__Short exercise__:
Reproduce verbatim the lines in the records below, from the line containing "Going from nearest to farthest, arrange" through the line containing "Answer: white dress", both included.

__The input__:
======

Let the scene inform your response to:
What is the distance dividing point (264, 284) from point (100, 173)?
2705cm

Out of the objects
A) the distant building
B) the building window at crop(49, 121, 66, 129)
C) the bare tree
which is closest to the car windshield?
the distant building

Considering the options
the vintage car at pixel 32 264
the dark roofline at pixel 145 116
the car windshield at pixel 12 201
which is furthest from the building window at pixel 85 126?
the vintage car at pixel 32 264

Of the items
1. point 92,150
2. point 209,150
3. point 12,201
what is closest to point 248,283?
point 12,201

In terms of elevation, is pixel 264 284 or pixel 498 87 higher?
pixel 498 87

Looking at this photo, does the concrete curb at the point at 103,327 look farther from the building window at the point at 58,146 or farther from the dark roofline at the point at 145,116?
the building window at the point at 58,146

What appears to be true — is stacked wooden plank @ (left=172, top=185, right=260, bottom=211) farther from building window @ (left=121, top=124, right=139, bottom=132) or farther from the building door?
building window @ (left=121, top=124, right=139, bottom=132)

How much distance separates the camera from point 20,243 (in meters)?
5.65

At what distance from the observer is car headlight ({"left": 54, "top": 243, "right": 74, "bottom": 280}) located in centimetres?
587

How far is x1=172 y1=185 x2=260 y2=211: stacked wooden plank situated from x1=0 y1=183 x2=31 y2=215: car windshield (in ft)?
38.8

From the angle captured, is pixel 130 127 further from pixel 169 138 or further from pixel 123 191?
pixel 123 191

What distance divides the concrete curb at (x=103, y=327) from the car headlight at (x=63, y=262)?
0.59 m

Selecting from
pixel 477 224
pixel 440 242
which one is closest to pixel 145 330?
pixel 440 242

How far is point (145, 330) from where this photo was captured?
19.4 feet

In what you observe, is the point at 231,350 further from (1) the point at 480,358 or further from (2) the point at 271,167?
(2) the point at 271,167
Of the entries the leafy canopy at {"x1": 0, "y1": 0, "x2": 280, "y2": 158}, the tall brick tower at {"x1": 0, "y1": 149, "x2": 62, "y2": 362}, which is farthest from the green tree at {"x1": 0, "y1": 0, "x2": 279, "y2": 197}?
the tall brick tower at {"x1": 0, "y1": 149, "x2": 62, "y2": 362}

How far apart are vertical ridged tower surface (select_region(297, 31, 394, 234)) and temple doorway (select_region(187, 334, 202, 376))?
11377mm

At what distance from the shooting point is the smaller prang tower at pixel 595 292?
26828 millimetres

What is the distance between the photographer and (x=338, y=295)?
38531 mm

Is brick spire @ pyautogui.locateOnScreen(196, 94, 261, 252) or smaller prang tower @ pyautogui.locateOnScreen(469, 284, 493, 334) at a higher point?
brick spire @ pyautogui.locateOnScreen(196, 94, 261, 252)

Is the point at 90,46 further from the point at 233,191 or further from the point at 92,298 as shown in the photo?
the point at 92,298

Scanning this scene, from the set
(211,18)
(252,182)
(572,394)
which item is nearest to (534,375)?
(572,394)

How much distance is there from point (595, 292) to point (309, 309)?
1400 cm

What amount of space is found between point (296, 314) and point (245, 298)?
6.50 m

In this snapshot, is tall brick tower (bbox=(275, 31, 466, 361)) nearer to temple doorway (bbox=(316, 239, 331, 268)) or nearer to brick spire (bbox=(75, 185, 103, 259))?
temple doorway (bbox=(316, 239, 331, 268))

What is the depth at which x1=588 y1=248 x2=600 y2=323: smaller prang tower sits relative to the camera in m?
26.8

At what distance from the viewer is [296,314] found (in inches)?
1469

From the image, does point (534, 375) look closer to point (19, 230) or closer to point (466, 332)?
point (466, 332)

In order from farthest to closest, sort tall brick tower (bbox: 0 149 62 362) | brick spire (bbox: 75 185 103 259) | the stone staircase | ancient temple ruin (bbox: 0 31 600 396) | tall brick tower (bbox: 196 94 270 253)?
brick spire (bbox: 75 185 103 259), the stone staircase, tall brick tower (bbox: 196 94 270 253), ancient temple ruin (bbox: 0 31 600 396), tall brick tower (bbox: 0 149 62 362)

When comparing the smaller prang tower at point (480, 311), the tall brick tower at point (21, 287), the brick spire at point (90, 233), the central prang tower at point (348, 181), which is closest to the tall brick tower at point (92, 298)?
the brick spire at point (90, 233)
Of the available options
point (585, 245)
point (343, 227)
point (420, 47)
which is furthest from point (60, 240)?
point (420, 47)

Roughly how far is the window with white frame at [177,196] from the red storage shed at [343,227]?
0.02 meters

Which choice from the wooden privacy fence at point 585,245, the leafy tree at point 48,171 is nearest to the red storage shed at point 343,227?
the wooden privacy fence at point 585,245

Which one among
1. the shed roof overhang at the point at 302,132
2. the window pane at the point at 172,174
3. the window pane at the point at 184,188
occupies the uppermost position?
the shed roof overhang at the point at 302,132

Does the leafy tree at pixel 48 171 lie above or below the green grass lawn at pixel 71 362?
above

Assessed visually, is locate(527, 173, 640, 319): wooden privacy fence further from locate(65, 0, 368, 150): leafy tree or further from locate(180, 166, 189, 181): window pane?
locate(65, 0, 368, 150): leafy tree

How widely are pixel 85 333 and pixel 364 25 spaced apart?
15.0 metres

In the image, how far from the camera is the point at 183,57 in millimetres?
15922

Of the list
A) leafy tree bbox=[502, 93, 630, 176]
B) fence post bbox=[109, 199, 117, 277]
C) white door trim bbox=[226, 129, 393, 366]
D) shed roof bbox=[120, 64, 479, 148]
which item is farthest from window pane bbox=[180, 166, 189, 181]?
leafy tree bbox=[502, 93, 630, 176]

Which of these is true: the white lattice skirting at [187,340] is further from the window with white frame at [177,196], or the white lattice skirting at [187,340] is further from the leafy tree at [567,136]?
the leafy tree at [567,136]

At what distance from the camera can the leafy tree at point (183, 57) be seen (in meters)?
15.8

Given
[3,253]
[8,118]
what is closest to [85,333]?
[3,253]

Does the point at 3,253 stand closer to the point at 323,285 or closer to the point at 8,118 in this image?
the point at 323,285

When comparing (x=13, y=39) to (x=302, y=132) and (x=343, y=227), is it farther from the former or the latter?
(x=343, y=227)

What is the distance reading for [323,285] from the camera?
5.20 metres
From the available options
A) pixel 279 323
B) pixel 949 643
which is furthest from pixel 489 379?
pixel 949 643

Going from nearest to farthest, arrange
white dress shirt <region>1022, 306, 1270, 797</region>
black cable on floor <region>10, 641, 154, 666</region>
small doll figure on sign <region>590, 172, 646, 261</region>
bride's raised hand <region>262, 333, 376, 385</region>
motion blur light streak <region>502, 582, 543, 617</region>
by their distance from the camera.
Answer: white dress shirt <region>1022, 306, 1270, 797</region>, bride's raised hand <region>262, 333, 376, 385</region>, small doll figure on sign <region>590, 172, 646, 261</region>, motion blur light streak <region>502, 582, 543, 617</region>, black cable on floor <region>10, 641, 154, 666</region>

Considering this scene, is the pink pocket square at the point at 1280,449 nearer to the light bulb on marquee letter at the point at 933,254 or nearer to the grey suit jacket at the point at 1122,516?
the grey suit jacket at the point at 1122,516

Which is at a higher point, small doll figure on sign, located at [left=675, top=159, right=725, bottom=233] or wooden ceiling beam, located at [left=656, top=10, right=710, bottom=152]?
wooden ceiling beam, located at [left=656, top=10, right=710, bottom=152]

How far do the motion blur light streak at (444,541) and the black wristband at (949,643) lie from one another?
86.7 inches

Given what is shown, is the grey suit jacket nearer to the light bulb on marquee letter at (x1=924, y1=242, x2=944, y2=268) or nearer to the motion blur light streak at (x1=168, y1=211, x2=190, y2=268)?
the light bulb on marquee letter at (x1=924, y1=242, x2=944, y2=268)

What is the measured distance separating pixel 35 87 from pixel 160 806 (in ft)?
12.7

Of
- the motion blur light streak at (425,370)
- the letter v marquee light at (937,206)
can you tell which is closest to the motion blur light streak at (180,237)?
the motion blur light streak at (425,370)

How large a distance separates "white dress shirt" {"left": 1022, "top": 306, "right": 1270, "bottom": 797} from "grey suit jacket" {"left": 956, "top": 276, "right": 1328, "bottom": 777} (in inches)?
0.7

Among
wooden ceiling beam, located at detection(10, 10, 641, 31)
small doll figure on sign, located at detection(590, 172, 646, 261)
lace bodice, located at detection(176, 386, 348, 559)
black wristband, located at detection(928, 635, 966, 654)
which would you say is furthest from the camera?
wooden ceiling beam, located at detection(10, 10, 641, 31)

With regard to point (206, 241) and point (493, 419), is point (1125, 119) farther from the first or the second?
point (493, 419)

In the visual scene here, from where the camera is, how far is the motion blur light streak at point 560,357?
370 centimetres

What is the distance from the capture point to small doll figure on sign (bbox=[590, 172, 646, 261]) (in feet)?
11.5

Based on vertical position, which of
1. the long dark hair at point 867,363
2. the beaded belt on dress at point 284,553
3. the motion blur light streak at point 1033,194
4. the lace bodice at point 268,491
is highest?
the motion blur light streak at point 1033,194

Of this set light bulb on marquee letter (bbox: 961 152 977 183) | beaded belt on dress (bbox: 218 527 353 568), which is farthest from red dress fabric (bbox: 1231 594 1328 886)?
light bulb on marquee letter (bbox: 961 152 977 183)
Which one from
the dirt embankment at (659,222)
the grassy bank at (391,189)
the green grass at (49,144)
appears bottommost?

======

__Output of the exercise__:
Going from nearest to farthest, arrange
white dress shirt <region>1022, 306, 1270, 797</region>
black cable on floor <region>10, 641, 154, 666</region>
small doll figure on sign <region>590, 172, 646, 261</region>
bride's raised hand <region>262, 333, 376, 385</region>
motion blur light streak <region>502, 582, 543, 617</region>
by their distance from the camera.
Answer: white dress shirt <region>1022, 306, 1270, 797</region>, bride's raised hand <region>262, 333, 376, 385</region>, small doll figure on sign <region>590, 172, 646, 261</region>, motion blur light streak <region>502, 582, 543, 617</region>, black cable on floor <region>10, 641, 154, 666</region>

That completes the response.